Il Partito Democratico ammette di aver perso, ma non così tanto come potrebbe sembrare

Il Partito Democratico ammette di aver perso, ma non così tanto come potrebbe sembrare

L'analisi del voto delle amministrative 2016 da parte del PD? È già stato reso noto ed è espresso nella nota che annuncia la Direzione PD che si terrà venerdì 24 giugno proprio sull'analisi del voto.

"I ballottaggi segnano per i candidati del PD una sconfitta netta senza attenuanti a Torino e Roma contro le candidate del M5S e una vittoria chiara e forte a Milano e Bologna contro i candidati delle Destre.

Il quadro nazionale, invece, è molto articolato. Perdiamo alcuni Comuni dove abbiamo governato a lungo e vinciamo in altri Comuni dove da vent’anni la destra era maggioranza.

La Lombardia, per esempio, vede per la prima volta tutti i Comuni capoluogo ormai a guida PD. Vinciamo da Varese a Caserta, in zone per noi difficili. Ma resta l’amaro in bocca per alcune sconfitte molto dure, da Novara a Trieste.

È dunque evidente il dato frastagliato del voto territoriale, dato che contiene peraltro anche alcune indicazioni nazionali su cui la Direzione nazionale del PD rifletterà il prossimo venerdì 24 giugno, a partire dalle 15.

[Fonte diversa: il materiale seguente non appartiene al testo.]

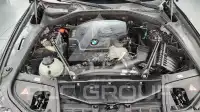 2012 BMW 528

A tutte e tutti i sindaci i migliori auguri di buon lavoro da parte del PD."

Che cosa è possibile ricavarne? Che l'ammissione della sconfitta è usata per non confessarne le vere cause. In sostanza si dice che la sconfitta è un pareggio, ma soprattutto, che le motivazioni non sono dovute ad un PD che sta scimmiottando la destra.

Ecco l'analisi di Orfini, presidente del Partito Democratico: «Sicuramente è una sconfitta per noi. Aver perso Roma e Torino brucia ed è doloroso. Naturalmente, ci sono anche delle vittorie come quella di Milano e di altre città che strappiamo alla destra, ma il segno è inequivocabilmente negativo. I grillini e la destra, aggiunge, sono il vero partito della nazione.

E’ evidente che nelle città dove abbiamo perso con i 5 Stelle, loro hanno catalizzato i voti di tutte le forze che si opponevano a noi e sono riusciti a sommare i loro voti con quelli di tutta la destra, da Casapound, alla Lega e Forza Italia. Fondando il vero partito della nazione. Mentre dove siamo andati al ballottaggio con la destra, noi siamo riusciti a vincere e spesso a strappare roccaforti storiche.

Sono convinto che intorno al referendum c’è nel Paese una maggioranza ampia, maggiore di quella parlamentare. Sta a noi avere la capacità di unire il Paese su quel progetto. Questo voto e il referendum sono piani del tutto differenti.»

Matteo Orfini, però, si dimentica di dire che ai ballottaggi contro la destra guidata da Forza Italia ha vinto solo grazie alla sinistra, le cui istanze sono state volutamente e attentamente ignorate nelle scelte politiche del governo Renzi.
Matteo Orfini, nonostante ricopra un incarico di rilievo ai vertici del PD, non sembra dotato della serenità e della lucidità sufficiente per analizzare oggettivamente i risultati del voto.
Infatti, il povero Orfini cercando disperatamente di far credere che i 5 Stelle abbiano vinto apparentandosi con le destre, mente spudoratamente, dimenticando che gli apparentamenti si fanno sulla base di precise richieste ufficiali... e non sulle decisioni degli elettori che autonomamente scelgono il partito e il candidato preferiti.

Più attendiste le dichiarazioni del vicesegretario del PD Debora Serracchiani che rimandano alle decisioni della Direzione di venerdì.

Al contrario, l'altro vicesegretario del PD, il renzianissimo Lorenzo Guerini, afferma che «Il Pd e i cinquestelle hanno vinto due grandi comuni a testa, mentre il centrodestra è ormai terza forza nel Paese. Certo, non è un turno amministrativo che ci vede soddisfatti. Ma non ci saranno conseguenze sul governo.»

Anche in questo caso, c'è la specifica volontà di non voler neppure ipotizzare che l'esito del voto sia stato pesantemente condizionato dalla scelta politica di Renzi che, sia da segretario del partito che da capo del Governo, ha indirizzato la sua attenzione verso la destra, ignorando qualsiasi istanza o richiesta di confronto provenisse da sinistra, sia dall'interno del partito che dalla società civile.

E questo nessun dirigente del PD non solo non lo vuole ammettere, ma neppure ipotizzare.